Understanding the flesh correctly changes everything. You don’t have to view your body as the enemy. Nor must you suppress every desire. You don’t have to live in constant suspicion of your physical needs.

But you do need wisdom. You need the Spirit’s help to direct what God created good. You need discernment to recognize when a legitimate drive is being twisted. Ask yourself: Is this hunger, or is it gluttony? Is this healthy ambition, or is it selfish rivalry? Is this righteous anger, or is it vengeful rage?

The flesh gives sin an opportunity. But the flesh isn’t the ultimate problem. Sin is. Thanks to Jesus, sin doesn’t have the final word. Ephesians 2:3 describes our old condition. We lived for the “cravings of our flesh.” We carried out the desires of the body and mind.

But Paul doesn’t stop there.

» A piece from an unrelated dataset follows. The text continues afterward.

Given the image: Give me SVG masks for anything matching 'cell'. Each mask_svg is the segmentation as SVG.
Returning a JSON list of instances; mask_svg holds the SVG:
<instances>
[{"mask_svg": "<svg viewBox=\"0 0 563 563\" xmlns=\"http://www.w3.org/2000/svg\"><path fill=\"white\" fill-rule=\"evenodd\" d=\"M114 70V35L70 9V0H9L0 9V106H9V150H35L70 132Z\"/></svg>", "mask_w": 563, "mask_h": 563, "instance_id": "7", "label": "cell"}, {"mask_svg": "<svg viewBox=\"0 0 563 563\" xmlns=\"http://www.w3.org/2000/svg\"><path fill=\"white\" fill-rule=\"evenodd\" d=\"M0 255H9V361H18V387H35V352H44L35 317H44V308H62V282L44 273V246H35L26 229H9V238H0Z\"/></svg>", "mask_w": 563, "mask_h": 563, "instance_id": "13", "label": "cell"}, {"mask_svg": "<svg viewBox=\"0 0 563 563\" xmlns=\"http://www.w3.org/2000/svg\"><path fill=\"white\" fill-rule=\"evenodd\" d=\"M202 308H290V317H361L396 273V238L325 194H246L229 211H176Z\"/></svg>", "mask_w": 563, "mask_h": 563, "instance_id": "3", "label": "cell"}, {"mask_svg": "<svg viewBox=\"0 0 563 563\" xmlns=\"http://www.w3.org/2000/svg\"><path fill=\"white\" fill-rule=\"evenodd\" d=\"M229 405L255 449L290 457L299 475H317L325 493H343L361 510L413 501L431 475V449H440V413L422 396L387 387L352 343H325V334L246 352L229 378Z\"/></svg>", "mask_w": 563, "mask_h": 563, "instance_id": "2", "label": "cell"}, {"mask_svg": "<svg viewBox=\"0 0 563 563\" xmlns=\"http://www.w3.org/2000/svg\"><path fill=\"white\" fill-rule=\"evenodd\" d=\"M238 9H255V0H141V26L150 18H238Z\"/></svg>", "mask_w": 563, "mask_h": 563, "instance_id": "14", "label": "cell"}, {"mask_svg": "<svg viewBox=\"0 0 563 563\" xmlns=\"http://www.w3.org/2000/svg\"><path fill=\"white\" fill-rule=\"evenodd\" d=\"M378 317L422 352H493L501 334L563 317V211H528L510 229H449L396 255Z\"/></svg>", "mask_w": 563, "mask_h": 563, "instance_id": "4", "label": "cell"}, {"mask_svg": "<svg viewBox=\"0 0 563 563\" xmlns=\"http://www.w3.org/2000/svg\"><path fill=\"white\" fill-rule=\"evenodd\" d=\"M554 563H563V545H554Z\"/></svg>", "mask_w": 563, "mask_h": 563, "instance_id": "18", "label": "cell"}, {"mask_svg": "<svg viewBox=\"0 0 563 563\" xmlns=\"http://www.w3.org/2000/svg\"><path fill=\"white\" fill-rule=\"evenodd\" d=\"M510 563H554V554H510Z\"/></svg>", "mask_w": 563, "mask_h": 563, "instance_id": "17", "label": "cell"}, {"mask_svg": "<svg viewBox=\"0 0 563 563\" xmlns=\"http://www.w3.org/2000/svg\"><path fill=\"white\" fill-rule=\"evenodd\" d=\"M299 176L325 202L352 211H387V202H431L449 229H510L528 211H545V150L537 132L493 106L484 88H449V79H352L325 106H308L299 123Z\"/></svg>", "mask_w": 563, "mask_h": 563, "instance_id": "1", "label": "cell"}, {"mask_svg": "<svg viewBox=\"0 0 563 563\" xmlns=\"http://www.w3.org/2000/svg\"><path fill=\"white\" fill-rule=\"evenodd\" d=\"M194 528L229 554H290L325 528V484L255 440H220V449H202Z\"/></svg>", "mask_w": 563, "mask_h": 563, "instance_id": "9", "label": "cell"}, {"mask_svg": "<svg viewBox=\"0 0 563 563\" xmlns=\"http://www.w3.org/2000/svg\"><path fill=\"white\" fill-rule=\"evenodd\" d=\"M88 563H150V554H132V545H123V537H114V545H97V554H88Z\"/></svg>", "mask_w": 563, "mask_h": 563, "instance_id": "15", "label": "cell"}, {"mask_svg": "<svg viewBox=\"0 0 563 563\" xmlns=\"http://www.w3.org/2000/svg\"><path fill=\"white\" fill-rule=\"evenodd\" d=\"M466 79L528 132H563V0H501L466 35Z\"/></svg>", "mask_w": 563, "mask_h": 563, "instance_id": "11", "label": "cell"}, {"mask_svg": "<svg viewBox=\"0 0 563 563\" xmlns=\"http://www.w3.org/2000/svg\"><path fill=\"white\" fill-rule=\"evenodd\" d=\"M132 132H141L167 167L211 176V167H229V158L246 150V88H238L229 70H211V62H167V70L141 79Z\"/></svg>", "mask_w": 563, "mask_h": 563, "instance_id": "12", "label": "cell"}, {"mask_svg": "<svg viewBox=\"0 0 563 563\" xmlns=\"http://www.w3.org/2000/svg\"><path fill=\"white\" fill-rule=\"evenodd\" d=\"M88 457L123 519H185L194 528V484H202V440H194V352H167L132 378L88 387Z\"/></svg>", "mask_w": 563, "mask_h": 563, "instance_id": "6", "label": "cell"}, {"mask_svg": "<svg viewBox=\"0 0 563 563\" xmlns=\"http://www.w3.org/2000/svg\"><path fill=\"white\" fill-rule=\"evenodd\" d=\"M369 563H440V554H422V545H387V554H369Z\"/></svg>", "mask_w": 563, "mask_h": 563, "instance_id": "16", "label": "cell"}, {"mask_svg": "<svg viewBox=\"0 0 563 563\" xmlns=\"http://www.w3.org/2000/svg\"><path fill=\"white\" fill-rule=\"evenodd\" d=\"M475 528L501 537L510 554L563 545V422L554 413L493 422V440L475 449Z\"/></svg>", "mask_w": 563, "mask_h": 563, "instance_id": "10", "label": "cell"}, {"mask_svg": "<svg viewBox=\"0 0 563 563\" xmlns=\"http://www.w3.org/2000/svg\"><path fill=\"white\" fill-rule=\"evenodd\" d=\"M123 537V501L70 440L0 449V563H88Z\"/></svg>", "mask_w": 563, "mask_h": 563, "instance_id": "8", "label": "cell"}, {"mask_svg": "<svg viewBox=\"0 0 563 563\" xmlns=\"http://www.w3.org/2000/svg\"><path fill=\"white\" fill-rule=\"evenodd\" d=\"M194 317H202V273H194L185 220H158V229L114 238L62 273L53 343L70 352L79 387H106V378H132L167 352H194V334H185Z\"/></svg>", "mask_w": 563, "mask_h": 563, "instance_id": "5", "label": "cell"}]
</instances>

The most beautiful words in Scripture come next: “But God” (v. 4). We don’t have to stay enslaved to corrupted impulses. God has made a way. He doesn’t destroy our drives and impulses, He redeems them. He doesn’t eliminate our appetites, He redirects them toward Himself.

The flesh is weak. But God is strong. And that makes all the difference.

References

  1. Unless otherwise specified, all Bible references are to the Berean Standard Bible.
  2. Akin, Dr. Daniel L.. A Theology for the Church (p. 289). B&H Publishing Group. Kindle Edition.
  3. Atkinson, Basil. Life and Immortality: An Examination of the Nature and Meaning of Life and Death as They Are Revealed in the Scriptures. Taunton: E. Goodman & Son, The Phoenix Press, n.d. 5.
  4. Akin, Dr. Daniel L.. A Theology for the Church (p. 289). B&H Publishing Group. Kindle Edition.
  5. Davies, W. D. Paul and Rabbinic Judaism: Some Rabbinic Elements in Pauline Theology. 4th ed. Philadelphia, Pa: Fortress Press, 1980. 19.
  6. Akin, Dr. Daniel L.. A Theology for the Church (p. 289). B&H Publishing Group. Kindle Edition.